There’s an old joke about human resources being neither and it definitely felt true that day. I know liability is something has to be worried about everywhere but it would have been nice to have been welcomed with some humanity. This was a place where never once had I ever called in sick (which fortunately had given me over 300 hours of sick time saved up). In fact, I’d never called in sick to any job. I can only remember missing school during my academic career for one week of chicken pox. I was just trying to get back to work and it’s not like I was contagious. I went to my office and started catching up. Twenty minutes later I got what felt like a criminal trespass warning:
“You need to leave the campus and come back when we give you permission”
“What do I do about the time away?”
“Use whichever personal leave time you prefer.”
“I’m not going to do that.”
“You need to leave the campus and come back when we give you permission”
“Okay just put that in writing and I will.”

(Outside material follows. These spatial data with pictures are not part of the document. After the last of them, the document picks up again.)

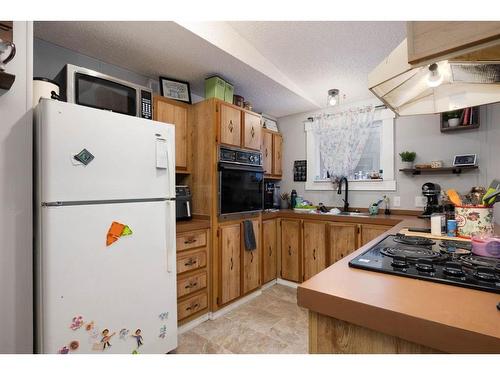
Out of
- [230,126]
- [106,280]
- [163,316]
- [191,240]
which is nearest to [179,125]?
[230,126]

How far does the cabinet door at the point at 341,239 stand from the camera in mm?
2568

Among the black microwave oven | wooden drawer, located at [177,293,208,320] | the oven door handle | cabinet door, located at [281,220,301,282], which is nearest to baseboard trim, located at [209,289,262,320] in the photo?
wooden drawer, located at [177,293,208,320]

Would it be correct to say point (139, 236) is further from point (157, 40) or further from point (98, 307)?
point (157, 40)

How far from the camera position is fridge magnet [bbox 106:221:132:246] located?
1.38 metres

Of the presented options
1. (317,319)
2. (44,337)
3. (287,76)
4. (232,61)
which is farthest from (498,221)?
(44,337)

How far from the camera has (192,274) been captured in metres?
2.12

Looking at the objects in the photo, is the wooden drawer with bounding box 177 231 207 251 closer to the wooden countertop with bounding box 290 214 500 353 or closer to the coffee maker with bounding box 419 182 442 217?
the wooden countertop with bounding box 290 214 500 353

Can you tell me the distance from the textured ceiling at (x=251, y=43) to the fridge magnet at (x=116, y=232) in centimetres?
127

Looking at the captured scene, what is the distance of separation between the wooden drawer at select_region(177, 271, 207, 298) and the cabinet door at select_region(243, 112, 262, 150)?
1.35 meters

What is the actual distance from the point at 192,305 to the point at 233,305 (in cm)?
52

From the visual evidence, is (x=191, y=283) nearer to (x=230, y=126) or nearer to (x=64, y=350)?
(x=64, y=350)

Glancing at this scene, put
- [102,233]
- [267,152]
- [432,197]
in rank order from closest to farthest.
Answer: [102,233]
[432,197]
[267,152]

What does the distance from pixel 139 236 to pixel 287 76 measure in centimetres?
208

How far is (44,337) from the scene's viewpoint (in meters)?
1.19
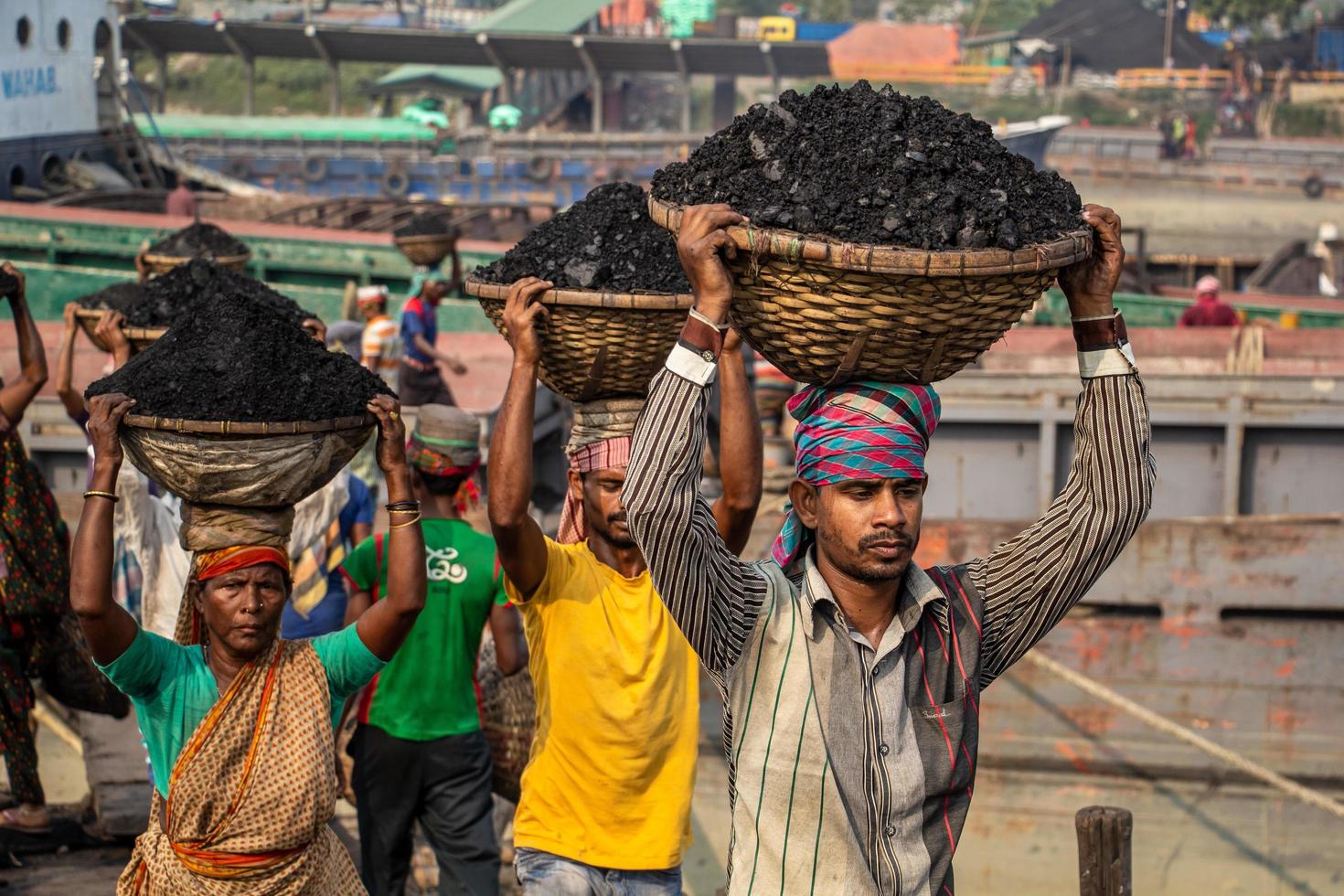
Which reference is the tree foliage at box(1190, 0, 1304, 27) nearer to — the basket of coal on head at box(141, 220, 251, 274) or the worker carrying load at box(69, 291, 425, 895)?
the basket of coal on head at box(141, 220, 251, 274)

I never did get it in writing. Rather, a while later, I was called into my director’s office where I was told that the department was going to be reviewing what was going on and that I could sit in my office and do paperwork but I could not have contact with the kids or their families. Apparently, I was more contagious than I or anyone in the medical profession had realized. The director was clearly just doing what someone above him had told him. He had actually been incredibly kind and even visited me in the hospital. He expressed that he would like to keep me at the job but that the driving restriction might create complications. I told my work I understood but that I would do all that was expected of me (driving was minimal in our position) but that in the meantime while they were figuring it out I would work at a couple of places where I had previously worked that never required driving and/or if necessary clean the bathrooms but that I had too much energy to not be back at work.
Oddly enough, while on this isolation mode, my immediate boss kept assigning me new cases that I couldn’t talk to (the cases were in my name but I had to ask someone else to talk to them). I went to work everyday, making sure to be punctual and mostly trying to stay in my office. Being who I am and not good at being cooped up, I wasn’t perfect but I was decent. People kept coming by the office to say hi and I’d catch them up on the health stuff and then make some joke about being in quarantine because apparently brain cancer was more contagious than any of us realized. At that point, I still thought that this was a paperwork mix-up or a bureaucracy problem and thought it would be a few days and we’d clear this up. The human resources contact made me nervous but I wanted to believe that a place I’d given 5 years to and all I was asking for was to be allowed to return to was not going to turn out to be an unreasonable request.